BRIEF:
Everything from the first line of the records below through the line containing "Researchers investigated whether" is to be retyped exactly; leave out the rest.

※

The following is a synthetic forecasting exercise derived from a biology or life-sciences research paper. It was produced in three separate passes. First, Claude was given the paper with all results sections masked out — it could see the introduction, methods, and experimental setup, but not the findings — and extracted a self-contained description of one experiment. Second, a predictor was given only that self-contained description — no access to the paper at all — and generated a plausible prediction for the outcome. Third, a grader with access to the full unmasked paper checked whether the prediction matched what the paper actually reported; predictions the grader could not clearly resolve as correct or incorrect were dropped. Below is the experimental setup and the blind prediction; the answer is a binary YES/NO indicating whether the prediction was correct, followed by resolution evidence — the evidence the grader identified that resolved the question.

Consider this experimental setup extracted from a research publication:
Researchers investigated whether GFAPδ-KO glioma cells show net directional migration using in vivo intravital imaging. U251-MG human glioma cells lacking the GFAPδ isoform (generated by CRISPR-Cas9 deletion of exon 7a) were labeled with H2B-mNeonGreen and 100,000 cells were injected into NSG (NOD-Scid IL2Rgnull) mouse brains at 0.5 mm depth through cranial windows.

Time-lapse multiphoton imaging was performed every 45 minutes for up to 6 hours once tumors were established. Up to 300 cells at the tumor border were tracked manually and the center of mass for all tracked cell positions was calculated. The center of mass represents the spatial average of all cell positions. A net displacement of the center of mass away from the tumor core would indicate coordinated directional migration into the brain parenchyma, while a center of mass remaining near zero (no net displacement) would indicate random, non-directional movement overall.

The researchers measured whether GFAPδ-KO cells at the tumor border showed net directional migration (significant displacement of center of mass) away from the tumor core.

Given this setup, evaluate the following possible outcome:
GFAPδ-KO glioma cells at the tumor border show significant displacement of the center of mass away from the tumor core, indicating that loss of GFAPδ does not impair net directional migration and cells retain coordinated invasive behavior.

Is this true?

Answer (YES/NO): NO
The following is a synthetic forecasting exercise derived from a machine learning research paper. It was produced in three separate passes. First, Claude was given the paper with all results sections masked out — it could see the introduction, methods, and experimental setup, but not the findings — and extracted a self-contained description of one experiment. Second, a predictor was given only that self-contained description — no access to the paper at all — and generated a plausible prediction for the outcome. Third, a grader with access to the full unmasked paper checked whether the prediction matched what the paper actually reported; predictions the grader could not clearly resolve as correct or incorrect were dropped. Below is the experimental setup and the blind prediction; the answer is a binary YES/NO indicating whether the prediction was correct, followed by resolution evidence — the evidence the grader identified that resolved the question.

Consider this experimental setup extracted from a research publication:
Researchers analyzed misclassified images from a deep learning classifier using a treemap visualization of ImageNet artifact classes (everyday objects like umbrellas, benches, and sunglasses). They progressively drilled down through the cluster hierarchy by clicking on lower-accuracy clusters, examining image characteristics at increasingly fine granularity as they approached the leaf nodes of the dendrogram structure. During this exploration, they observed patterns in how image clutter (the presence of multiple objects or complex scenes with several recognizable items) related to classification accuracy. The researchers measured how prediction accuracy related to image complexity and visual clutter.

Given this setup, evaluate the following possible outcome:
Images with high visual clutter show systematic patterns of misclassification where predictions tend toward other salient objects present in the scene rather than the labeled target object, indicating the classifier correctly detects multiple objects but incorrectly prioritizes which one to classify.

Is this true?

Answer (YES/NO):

※

REPLY:
The following is a synthetic forecasting exercise derived from a biology or life-sciences research paper. It was produced in three separate passes. First, Claude was given the paper with all results sections masked out — it could see the introduction, methods, and experimental setup, but not the findings — and extracted a self-contained description of one experiment. Second, a predictor was given only that self-contained description — no access to the paper at all — and generated a plausible prediction for the outcome. Third, a grader with access to the full unmasked paper checked whether the prediction matched what the paper actually reported; predictions the grader could not clearly resolve as correct or incorrect were dropped. Below is the experimental setup and the blind prediction; the answer is a binary YES/NO indicating whether the prediction was correct, followed by resolution evidence — the evidence the grader identified that resolved the question.

Consider this experimental setup extracted from a research publication:
Researchers investigated whether GFAPδ-KO glioma cells show net directional migration using in vivo intravital imaging. U251-MG human glioma cells lacking the GFAPδ isoform (generated by CRISPR-Cas9 deletion of exon 7a) were labeled with H2B-mNeonGreen and 100,000 cells were injected into NSG (NOD-Scid IL2Rgnull) mouse brains at 0.5 mm depth through cranial windows.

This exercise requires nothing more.